Harshit Jain

I design systems that hold when everything else breaks.

Associate Principal Engineer · Distributed Systems Architect · TypeScript / NestJS / GraphQL

Enterprise systems fail in predictable ways: cascading timeouts, split-brain message queues, workflow state that evaporates mid-transaction. I’ve spent a decade building the architecture that intercepts those failures before users ever feel them — using Saga patterns to coordinate long-running distributed transactions, Circuit Breakers to contain blast radius, and BPMN process orchestration to turn business workflows into auditable, recoverable state machines.

The stack is mostly TypeScript, NestJS, and Node.js at the core, with Kafka and RabbitMQ handling message routing, Docker and Kubernetes on GCP and Azure for deployment, and GraphQL Federation stitching the API surface together across autonomous teams. The problems I’m drawn to aren’t the ones that are hard to write — they’re the ones that are hard to get right when load spikes at 2am and the on-call engineer is three timezones away.

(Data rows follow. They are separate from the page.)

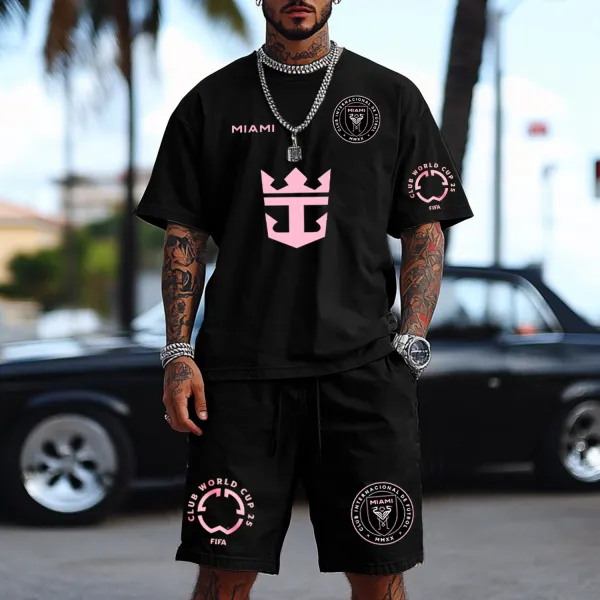 Street Football Print Oversized T-Shirt Shorts Set - Ootdyouth.com 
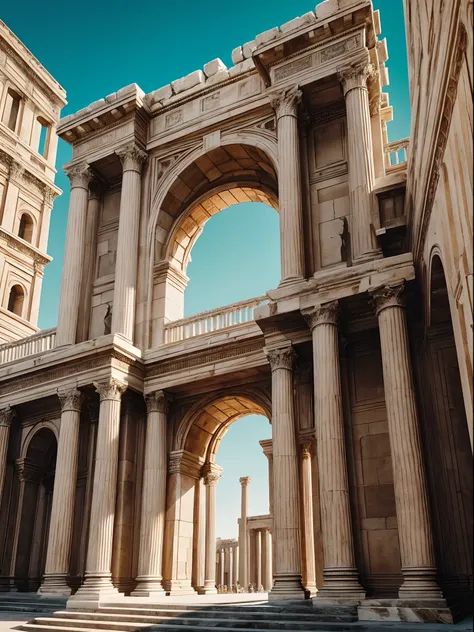 ancient roman architecture,colossal columns,strong and sturdy structures,distinguished statues,fine carvings,historical ruins,imposing facade,dramatic lighting,ornate details,impressive arches,grandiose entrances,gleaming marble,rich patina,ancient wisdom,...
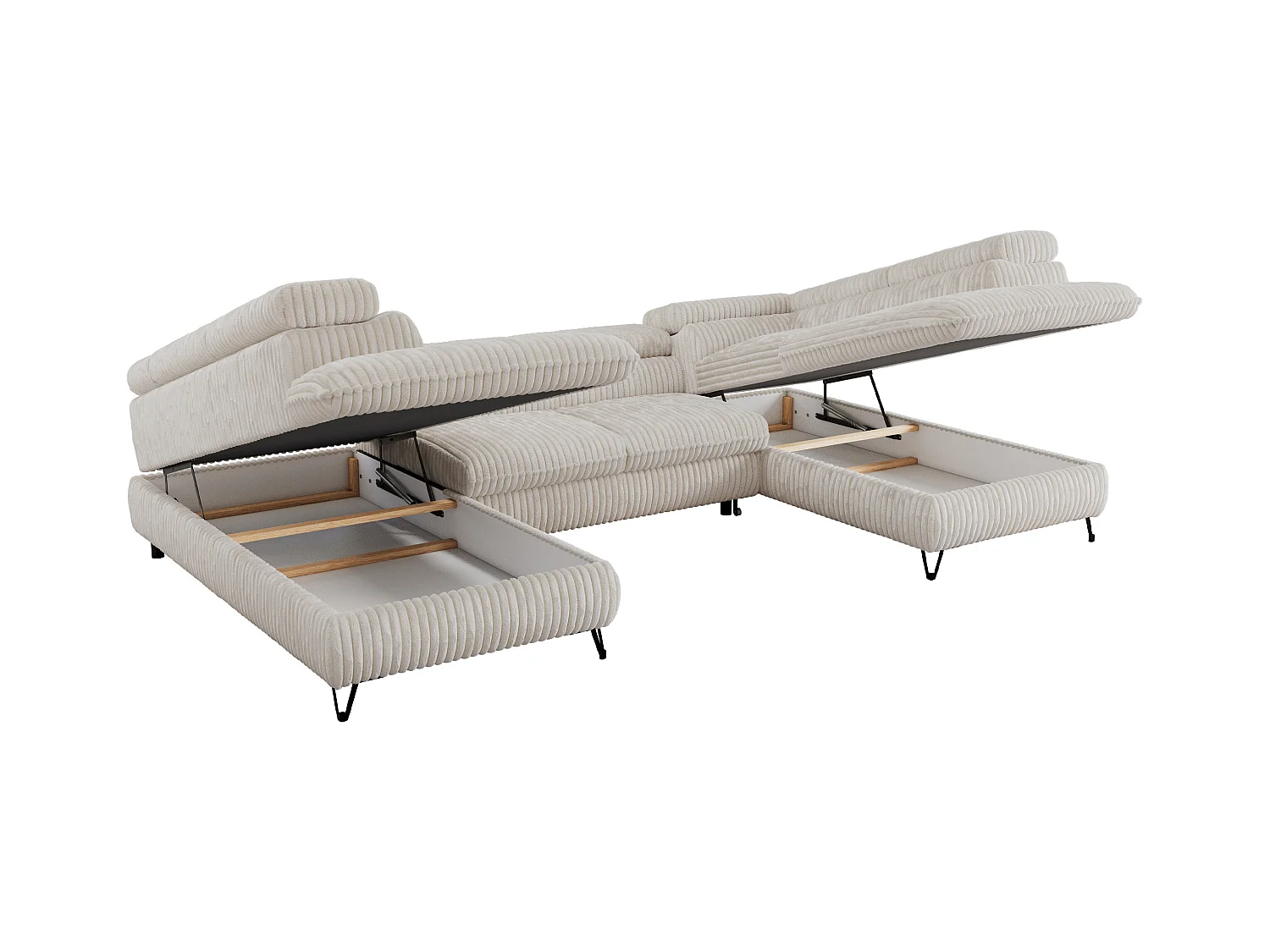 Ecksofa PEDRO U - XXL U-förmige Ecke, schlaffunktion und Bettkästen - Creme Cord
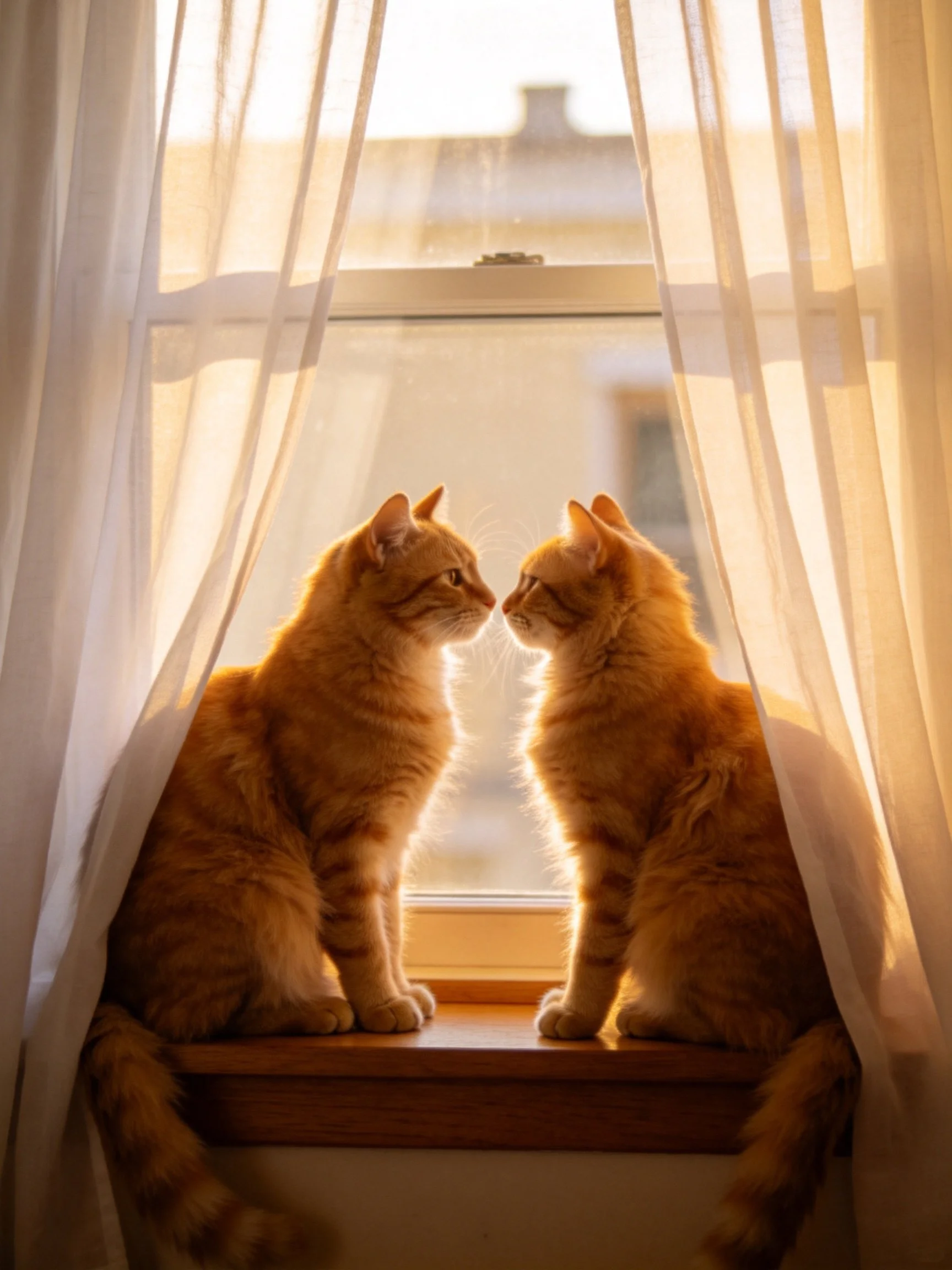 Two orange tabby cats face each other on a windowsill with sunlight through curtains.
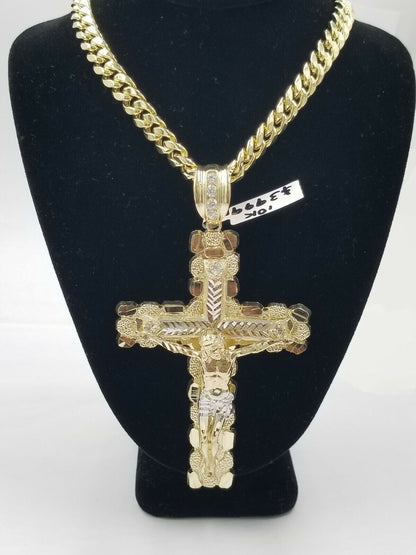 Real 10k Yellow Gold Men Jesus Cross Charm with Miami Cuban Chain Diamond Cut - Reva Jeweler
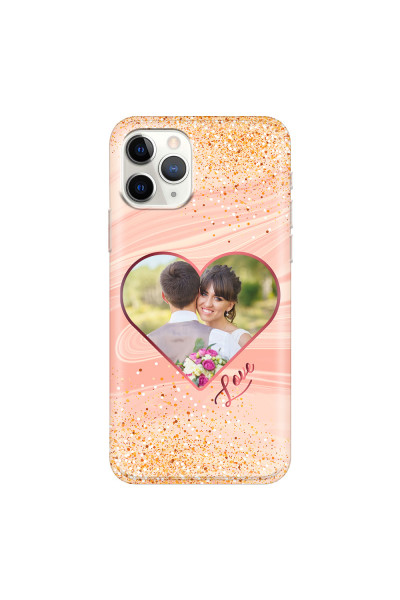 APPLE - iPhone 11 Pro Max - Soft Clear Case - Glitter Love Heart Photo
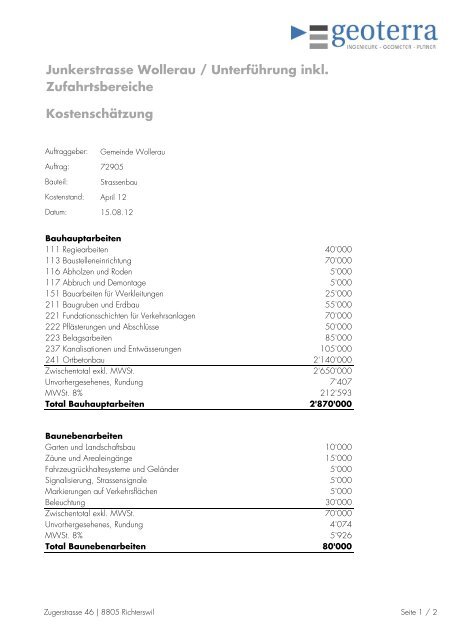 Titel KV - Gemeinde Wollerau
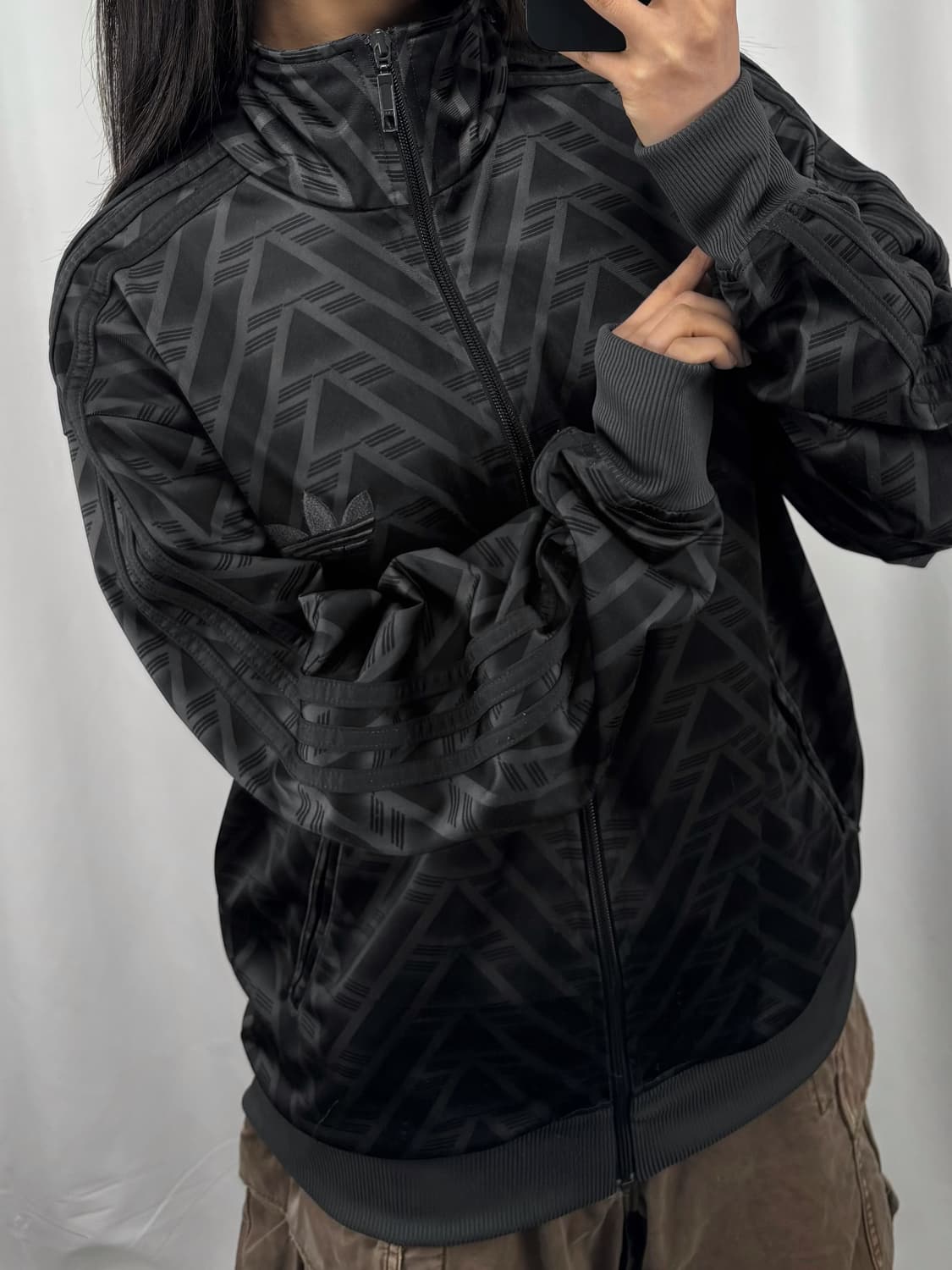 아디다스 파이어버드 블랙 패턴 트랙탑 상품이미지1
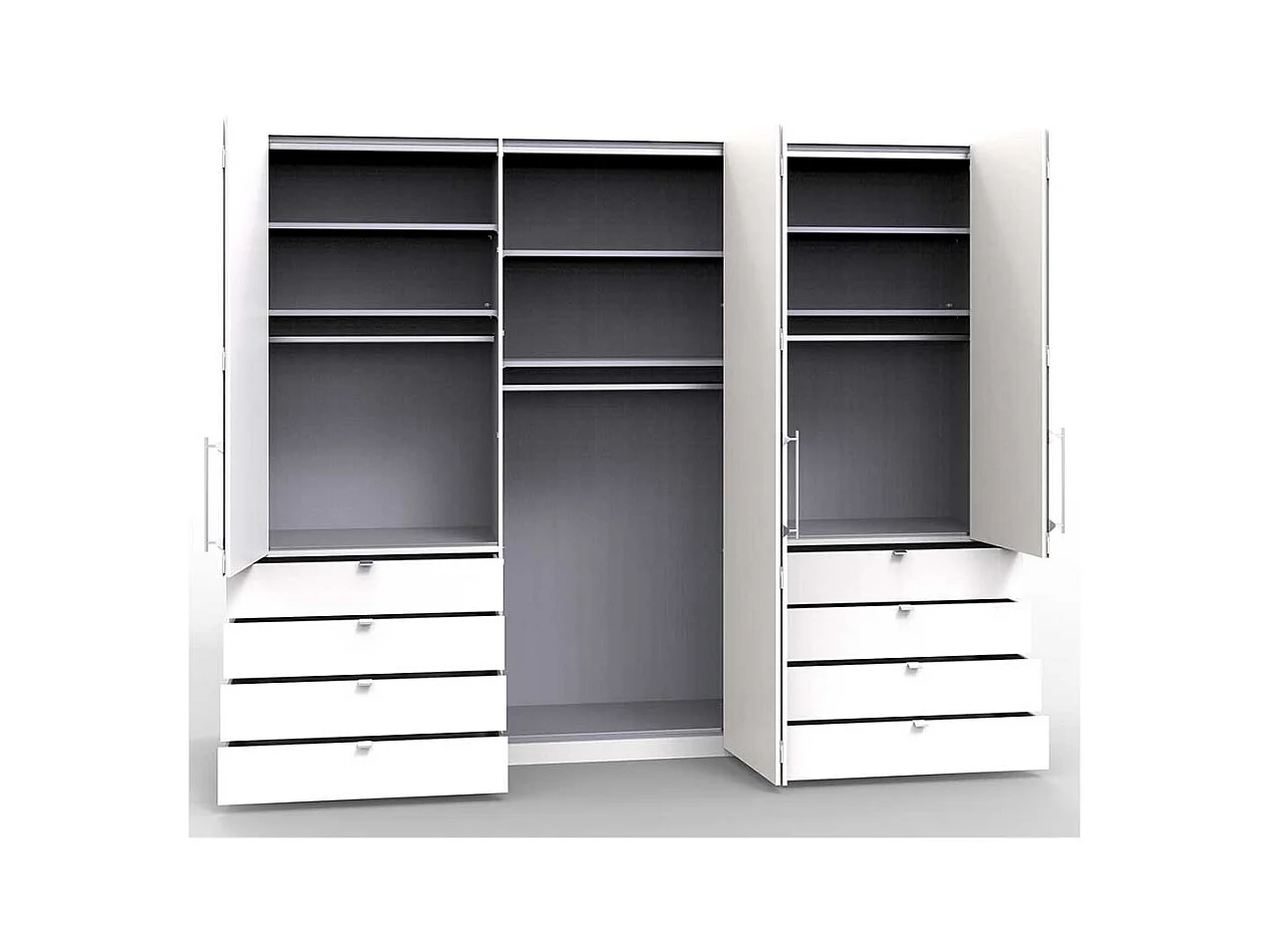 Schlafzimmerschrank in Beige und Eiche Bianco Falttüren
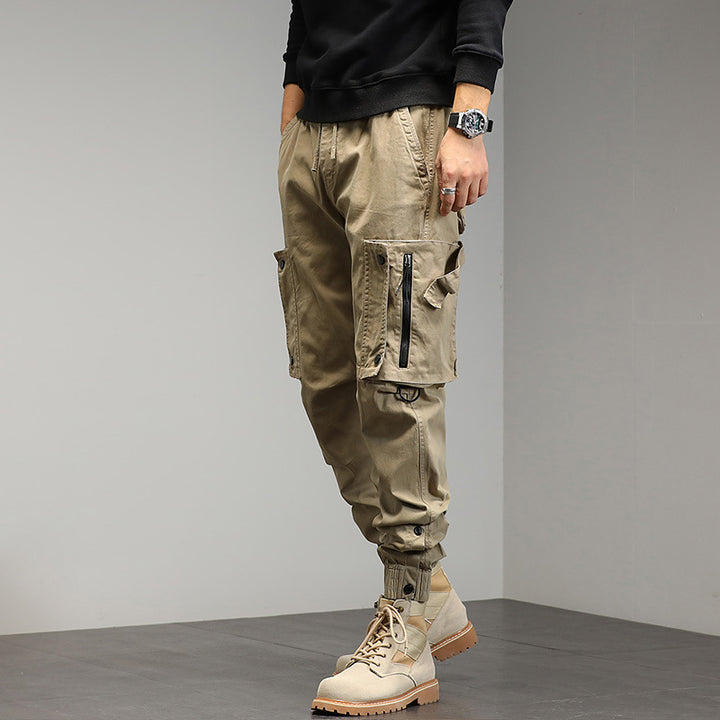 Men's cargo pants with stylish zip pockets and elastic waistband Lisslune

An e-commerce platform’s order fulfillment system was generating a flood of customer service tickets: broken states, partial refunds that never resolved, transactions stranded in failure with no clean path back. The root problem wasn’t a bug — it was an architecture that had no answer for partial failure across distributed services. I redesigned the fulfillment flow using the Saga pattern, making each step a compensatable transaction so that when anything failed downstream, rollback cascaded automatically and completely. Customer service tickets dropped 70%. Annual revenue increased 20%. Around the same period, a separate set of critical APIs running at 200ms average response time was quietly capping the platform’s growth ceiling — a team of 20+ engineers rebuilt them on Redis, Fastify, and NestJS with circuit breaker patterns throughout, bringing average response time to 4ms. When the architecture is right, the numbers tend to follow.